Excerpt provided:
I'm performing an INSERT INTO TABLE1 (...) SELECT ... FROM TABLE2
Table2 is just a bunch of varchar fields where TABLE1 has the right types.
This script will be put into a sproc and executed from an SSIS package. The SSIS package first imports 5 large flat files into TABLE2.
Here is a sample error message: "The conversion of a char data type to a datetime data type resulted in an out-of-range datetime value."
There are many date fields. In TABLE2, there are data values like '02/05/1075' for Birthdate. I want to examine each row that is causing the error, so I can report to the department responsible for the bad data so they can correct it.

This is not the way to do it with SSIS. You should have the data flow from your source, to your destination, with whatever transformations you need in the middle. You'll be able to get error details, and in fact, error rows by using the error output of the destination.
I often send the error output of a destination to another destination - a text file, or a table set up to permit everything, including data that would not have been valid in the real destination.
Actually, if you do this the standard way in SSIS, then data type mismatches should be detected at design time.

What I do is split the rowset in half with a WHERE clause:
INSERT MyTable(id, datecol) SELECT id, datecol FROM OtherTable WHERE ID BETWEEN 0 AND 40,000
and then keep changing the values on the between part of the where clause. I've done this by hand many times, but it occurs to me that you could automate the splitting with a little .Net code in a loop, trapping exceptions and then narrowing it down to just the row throwing the exception, little by little.

Data extract:
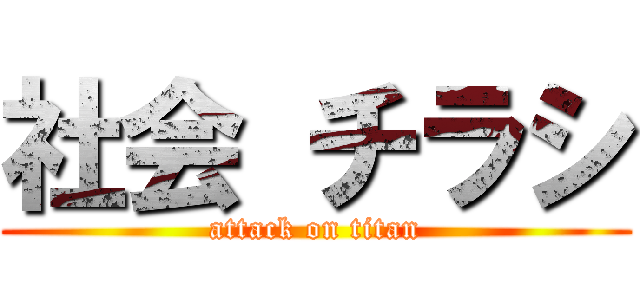 社会 チラシ
attack on titan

What to work on:
Please answer from the SSIS import thread: where does one reply say its writer often sends the error output of a destination?

Output:
To another destination, such as a text file or a table set up to permit everything, including data that would not have been valid in the real destination.